With Vova sent to Paris to join Mathilde and his stepfather, Andrei Vladimirovich, who was also his first cousin, once removed, and Olga safely ensconced in Darmstadt with her uncle and his family, George and I felt reasonably confident that the two of them would never see one another again. However, it was imperative that we leave Russia as well. George's younger brother, Michael, had been sent to Perm and executed there by the Bolsheviks, and his sister Xenia and sister-in-law Natalia had fled to England. George, Katya, Liza and I went there as well.

"Just think," George said to me as soon as we stepped foot on English soil. "After more than twenty years, you've finally arrived at your original intended destination."

The day we arrived was drizzly and gloomy. Dark, swollen clouds in the sky released their burden upon the land, rain drops pelting the leaves and grass.

Within days of our arrival, I learned that there was indeed reason for gloom in our new home, as the country was in the throes of an overwhelming epidemic of Spanish influenza. Wanting to help as much as we could, Katya, Liza and I entered training to become nurses in London's largest hospital.

As George and I had always spoken English around our daughters, Katya and Liza were both fluent in the language. George spoke English with the Scottish lilt of his childhood nannies, and I, of course, still spoke the American Southern dialect of my own childhood. Katya and Liza had picked up the French intonations of their former schoolmates; however, in this time of desperation, none of us had a problem making a place for ourselves in the medical field.

I found the work to be physically exhausting and emotionally draining. Day after day, I pulled sheets over young faces that should have been flushed with youth, bursting with life, now forever still and silent.

One night I lay in bed weeping because I simply couldn't keep it bottled up inside anymore.

"Darling!" George exclaimed as he pulled me close. "What is it? Are you in pain?"

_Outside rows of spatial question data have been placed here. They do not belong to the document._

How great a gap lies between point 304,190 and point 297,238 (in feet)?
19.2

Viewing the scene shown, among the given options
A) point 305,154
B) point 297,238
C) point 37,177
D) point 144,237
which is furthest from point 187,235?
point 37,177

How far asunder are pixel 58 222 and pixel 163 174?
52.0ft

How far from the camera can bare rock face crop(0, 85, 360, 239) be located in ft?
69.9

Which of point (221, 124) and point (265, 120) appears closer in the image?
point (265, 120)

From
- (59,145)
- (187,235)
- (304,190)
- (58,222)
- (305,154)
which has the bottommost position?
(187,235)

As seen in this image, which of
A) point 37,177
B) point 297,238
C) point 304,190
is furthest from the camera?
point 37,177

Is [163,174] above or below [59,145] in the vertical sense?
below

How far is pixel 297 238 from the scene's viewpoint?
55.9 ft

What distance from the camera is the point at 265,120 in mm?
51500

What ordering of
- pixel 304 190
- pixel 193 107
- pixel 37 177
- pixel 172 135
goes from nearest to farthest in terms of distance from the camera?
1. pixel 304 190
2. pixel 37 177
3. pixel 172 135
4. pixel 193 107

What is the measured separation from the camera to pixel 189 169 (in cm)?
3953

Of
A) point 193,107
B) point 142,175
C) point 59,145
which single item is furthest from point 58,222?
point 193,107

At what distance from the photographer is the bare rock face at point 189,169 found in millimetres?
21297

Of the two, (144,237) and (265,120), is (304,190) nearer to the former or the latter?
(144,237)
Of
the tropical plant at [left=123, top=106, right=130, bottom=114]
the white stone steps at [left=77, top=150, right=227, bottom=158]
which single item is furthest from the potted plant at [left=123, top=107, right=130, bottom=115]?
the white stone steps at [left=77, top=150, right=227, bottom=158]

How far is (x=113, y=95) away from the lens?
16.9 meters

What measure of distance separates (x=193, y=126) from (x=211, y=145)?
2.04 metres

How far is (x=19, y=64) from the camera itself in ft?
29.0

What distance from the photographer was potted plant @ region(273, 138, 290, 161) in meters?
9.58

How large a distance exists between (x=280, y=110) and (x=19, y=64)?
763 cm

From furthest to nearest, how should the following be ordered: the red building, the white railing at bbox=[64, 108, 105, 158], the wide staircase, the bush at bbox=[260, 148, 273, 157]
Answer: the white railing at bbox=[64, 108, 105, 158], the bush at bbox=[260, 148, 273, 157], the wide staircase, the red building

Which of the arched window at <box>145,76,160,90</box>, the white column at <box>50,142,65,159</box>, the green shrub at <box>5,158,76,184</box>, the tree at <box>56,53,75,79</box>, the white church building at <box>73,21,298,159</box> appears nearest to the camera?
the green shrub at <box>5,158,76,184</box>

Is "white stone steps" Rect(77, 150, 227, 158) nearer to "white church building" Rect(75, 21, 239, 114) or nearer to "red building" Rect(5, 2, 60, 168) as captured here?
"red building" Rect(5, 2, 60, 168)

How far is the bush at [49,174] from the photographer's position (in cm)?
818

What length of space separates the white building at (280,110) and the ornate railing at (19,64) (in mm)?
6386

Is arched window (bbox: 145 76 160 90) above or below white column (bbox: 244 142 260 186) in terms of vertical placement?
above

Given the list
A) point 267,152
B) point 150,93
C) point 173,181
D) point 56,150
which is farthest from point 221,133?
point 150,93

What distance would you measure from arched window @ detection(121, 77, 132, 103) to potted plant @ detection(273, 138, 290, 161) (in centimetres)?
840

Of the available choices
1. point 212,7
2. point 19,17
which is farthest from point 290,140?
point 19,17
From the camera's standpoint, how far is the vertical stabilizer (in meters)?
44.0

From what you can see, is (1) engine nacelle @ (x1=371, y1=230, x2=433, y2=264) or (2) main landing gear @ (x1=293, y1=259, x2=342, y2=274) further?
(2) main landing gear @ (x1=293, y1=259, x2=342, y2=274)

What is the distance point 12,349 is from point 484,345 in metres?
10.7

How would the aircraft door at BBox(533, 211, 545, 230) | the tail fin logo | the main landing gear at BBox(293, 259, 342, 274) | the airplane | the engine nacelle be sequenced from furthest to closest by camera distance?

"I saw a young girl die today," I told him in between sobs. "She was barely in her teens. She asked me for a drink of water, and by the time I had fetched it, she was gone."

He knew that there were no words to say that would comfort me, so he held me and silently stroked my hair until I drifted off to sleep.

It was in the midst of all this pain and loss that our Katya, who now preferred to be called Katie, found love.

His name was Henry Jamison, and he had light brown hair that he wore parted on one side and friendly blue eyes in a kind face. Katie had gotten off the bus and accidentally left her umbrella where she'd been sitting. Henry had seen her get off the bus but hadn't noticed the umbrella until the bus had already resumed its route. Henry got off the bus at the next stop and walked all the way to our home to return the umbrella to her.

"My umbrella!" Katie exclaimed. "I'd been wondering what had happened to it! Thank you so much!"

"You're quite welcome," Henry replied with a friendly smile.

By that time the rain had started again, and with neither umbrella nor raincoat, poor Henry would have been drenched if we hadn't invited him to stay with us until the rain abated.

Unfortunately, it lasted until after dark, and our unanticipated guest ended up spending the night on our sofa.